2. Concrete is Expensive
Prices for typical 4 inch reinforced concrete sections range from $6.00 to $7.00 per square foot installed (typical USACE cost). rFMLs will cost anywhere from $.50/sf once installed for lower end polypropylene and polyethylene geomembranes and up to $2.50/sf installed for high-performance alloyed PVC EIA liners.
3. Concrete Can Require Costly Subgrade Consideration and Amendment
Expansive and chemically aggressive soils must be taken into account in concrete containment designs and care must be taken to assure that subgrade conditions are acceptable. Remediating poor soils prior to construction of concrete can add to overall project costs. The presence of sulfates in subgrades must also be considered when using concrete. This is especially true of applications involving waste or seawater. Since the polymers used in rFMLs are chemically inert, there is no additional design or expense required when using liners over soils with high sulfate content.

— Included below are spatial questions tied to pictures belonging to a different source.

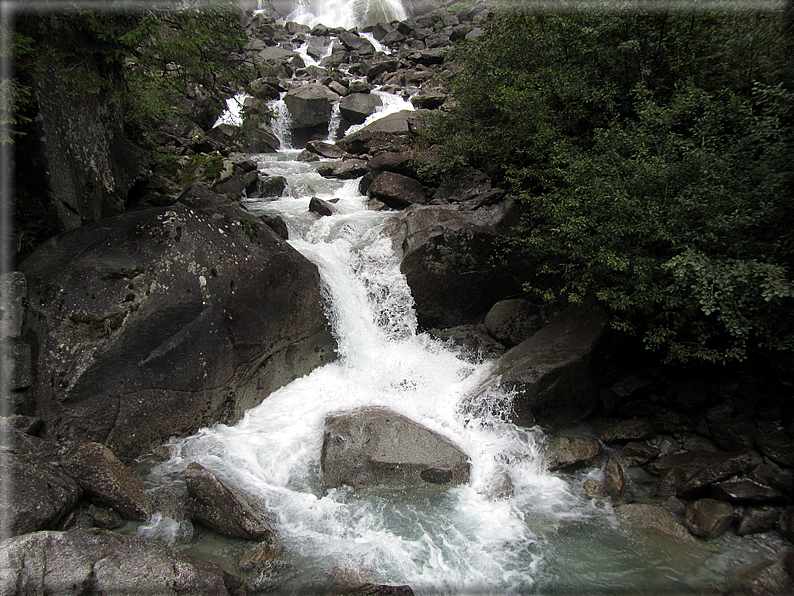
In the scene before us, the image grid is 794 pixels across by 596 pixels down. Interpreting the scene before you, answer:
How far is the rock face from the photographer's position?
21.7 feet

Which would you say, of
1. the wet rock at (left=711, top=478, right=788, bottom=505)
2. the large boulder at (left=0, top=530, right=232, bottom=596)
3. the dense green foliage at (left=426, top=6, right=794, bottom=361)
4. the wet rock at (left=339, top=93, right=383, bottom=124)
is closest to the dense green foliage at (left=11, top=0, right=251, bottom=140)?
the large boulder at (left=0, top=530, right=232, bottom=596)

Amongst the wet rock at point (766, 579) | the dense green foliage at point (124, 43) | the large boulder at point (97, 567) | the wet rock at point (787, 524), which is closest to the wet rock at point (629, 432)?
the wet rock at point (787, 524)

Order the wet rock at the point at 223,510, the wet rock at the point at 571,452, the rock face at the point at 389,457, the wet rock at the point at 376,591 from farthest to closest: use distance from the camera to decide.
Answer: the wet rock at the point at 571,452
the rock face at the point at 389,457
the wet rock at the point at 223,510
the wet rock at the point at 376,591

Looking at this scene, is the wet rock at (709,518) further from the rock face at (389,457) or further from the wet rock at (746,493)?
the rock face at (389,457)

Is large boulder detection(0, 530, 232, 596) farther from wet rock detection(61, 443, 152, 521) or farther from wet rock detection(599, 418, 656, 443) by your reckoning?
wet rock detection(599, 418, 656, 443)

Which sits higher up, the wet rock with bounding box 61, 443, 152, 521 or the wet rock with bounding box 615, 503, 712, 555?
the wet rock with bounding box 61, 443, 152, 521

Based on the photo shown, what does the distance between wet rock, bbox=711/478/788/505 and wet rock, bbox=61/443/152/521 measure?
7.43 meters

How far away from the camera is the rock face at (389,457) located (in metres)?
6.63

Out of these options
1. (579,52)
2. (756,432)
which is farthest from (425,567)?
(579,52)

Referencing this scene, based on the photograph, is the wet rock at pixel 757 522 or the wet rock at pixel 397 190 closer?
the wet rock at pixel 757 522

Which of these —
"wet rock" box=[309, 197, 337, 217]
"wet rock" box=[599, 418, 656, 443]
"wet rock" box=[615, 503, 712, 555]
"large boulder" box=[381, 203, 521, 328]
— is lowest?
"wet rock" box=[615, 503, 712, 555]

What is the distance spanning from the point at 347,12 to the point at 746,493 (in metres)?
54.6

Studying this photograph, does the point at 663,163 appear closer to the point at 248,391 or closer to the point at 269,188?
the point at 248,391

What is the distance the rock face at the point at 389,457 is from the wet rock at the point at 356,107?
21301mm
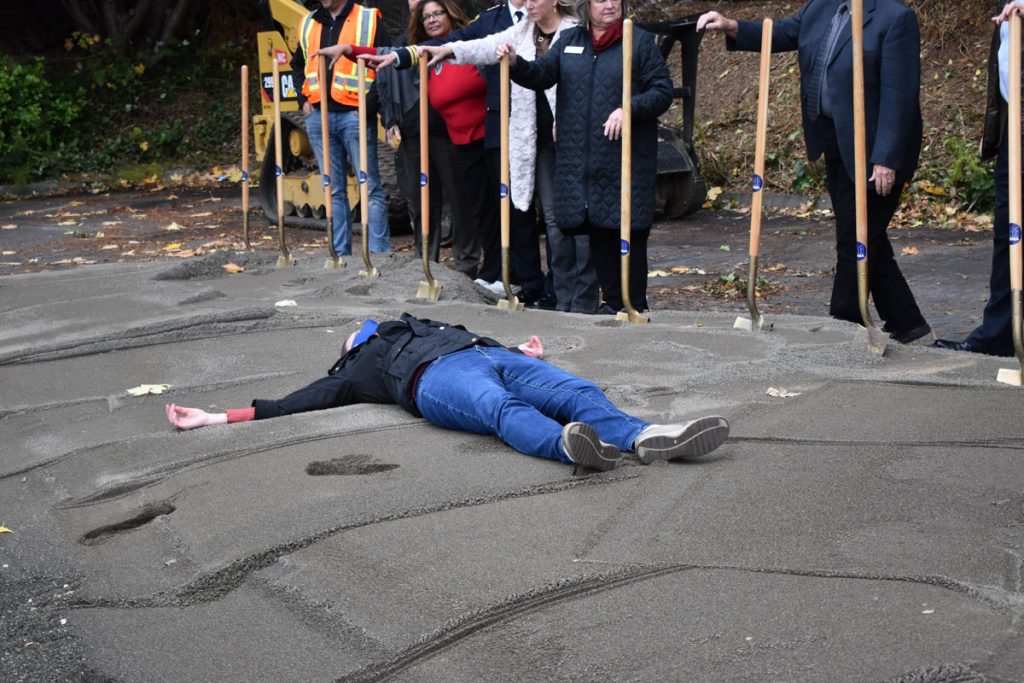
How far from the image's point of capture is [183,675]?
9.68 feet

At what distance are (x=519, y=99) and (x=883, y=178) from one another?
2.34 meters

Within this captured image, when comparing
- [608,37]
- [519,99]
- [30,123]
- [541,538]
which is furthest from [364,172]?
[30,123]

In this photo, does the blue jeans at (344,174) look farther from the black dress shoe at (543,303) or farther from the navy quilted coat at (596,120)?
the navy quilted coat at (596,120)

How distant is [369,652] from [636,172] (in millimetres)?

Due to the fact concrete is a rigid medium, expansive and soft subgrades must also be considered when designing concrete containments. The use of rFMLs minimizes the need to consider subgrade conditions in containment designs. Because they are flexible, they are able to accommodate expansion in clayey soils. Soft subgrades are also less of a concern with rFMLs because liners are able to accommodate soil deformations by flexing or elongating.
Ultimately, reinforced flexible membrane liners offer superior performance over concrete for containment applications. rFMLs are less expensive than concrete. The flexibility inherent in rFMLs means they are more easily and quickly transported and deployed than concrete treatments. rFMLs require less subgrade treatment and can be more frequently deployed on existing subgrades with minimal preparation as a result. rFMLs are inert and inherently more resistant to a broad range of chemicals. They are also environmentally stable, allowing them to be used in wide range of temperatures while exposed to extreme UV. rFMLs should be the design engineer’s first choice for primary or secondary containment.